WOLFMAYR: FLECKL’S MILCHMÄDCHENRECHNUNG MIT ABSURDEN ZAHLEN IST LEICHT ZU WIDERLEGEN

ÖVP-Kultursprecherin über "erstaunliches Timing" der SPÖ-Abgeordneten

Wien, 7. Juli 2004 (ÖVP-PK) Als "erstaunliches Timing" bezeichnet ÖVP-Kultursprecherin Abg. Dr.

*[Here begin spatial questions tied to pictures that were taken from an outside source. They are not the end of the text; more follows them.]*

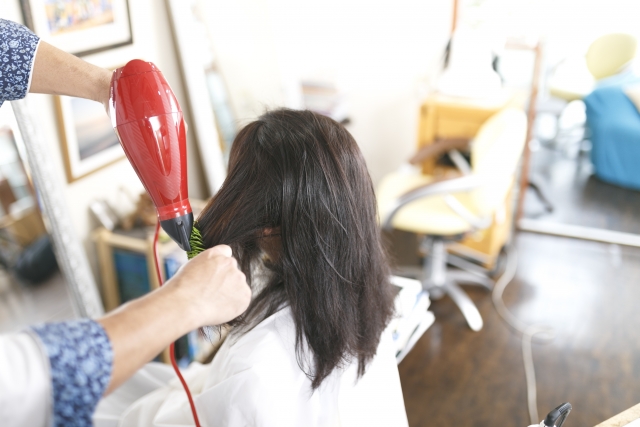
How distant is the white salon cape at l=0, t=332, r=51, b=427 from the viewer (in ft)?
1.83

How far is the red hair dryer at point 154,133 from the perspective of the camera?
0.89 metres

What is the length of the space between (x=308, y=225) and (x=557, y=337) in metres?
1.86

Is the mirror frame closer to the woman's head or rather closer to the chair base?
the woman's head

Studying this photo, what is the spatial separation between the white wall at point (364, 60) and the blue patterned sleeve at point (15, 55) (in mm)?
1772

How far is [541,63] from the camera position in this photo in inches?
106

Andrea Wolfmayr das Vorgehen der SPÖ-Abgeordneten Fleckl, "die sich fast eine Woche nach der Sitzung des Kulturausschusses und damit nach einer ausführlichen, mehrstündigen, öffentlichen Diskussion über den Kunstbericht akkurat am heutigen Tag bemüßigt fühlt, eine Milchmädchenrechnung mit völlig absurden Zahlen zu präsentieren, die leicht zu widerlegen sind", so Wolfmayr heute, Mittwoch. ****

Die Zahlen, die Fleckl in ihrer heutigen Aussendung wieder aus dem Hut zauberte, sind durch Staatssekretär Morak in der medienöffentlichen Diskussion des Kulturausschusses bereits klar und ausführlich widerlegt worden. "Die von Fleckl angeführten Beträge sind sofort und an die richtigen Adressaten überwiesen worden", stellte Wolfmayr klar. "Gerade der Bund vergibt zunehmend mehr Förderungen an die Bundesländer und ausgerechnet die Kulturhauptstadt Graz2003 als internationales Projekt profitierte besonders von der Bundesförderung, worüber im Ausschuss auch ausführlich diskutiert wurde. Darüber hinaus ist die von Fleckl monierte eine Million Euro im Kunstbericht 2003 auch deutlich angeführt", kritisierte die ÖVP-Kultursprecherin die "Unaufmerksamkeit" der SPÖ-Abgeordneten. "Mehr ist zu der abstrusen Aussendung von Kollegin Fleckl nicht sagen".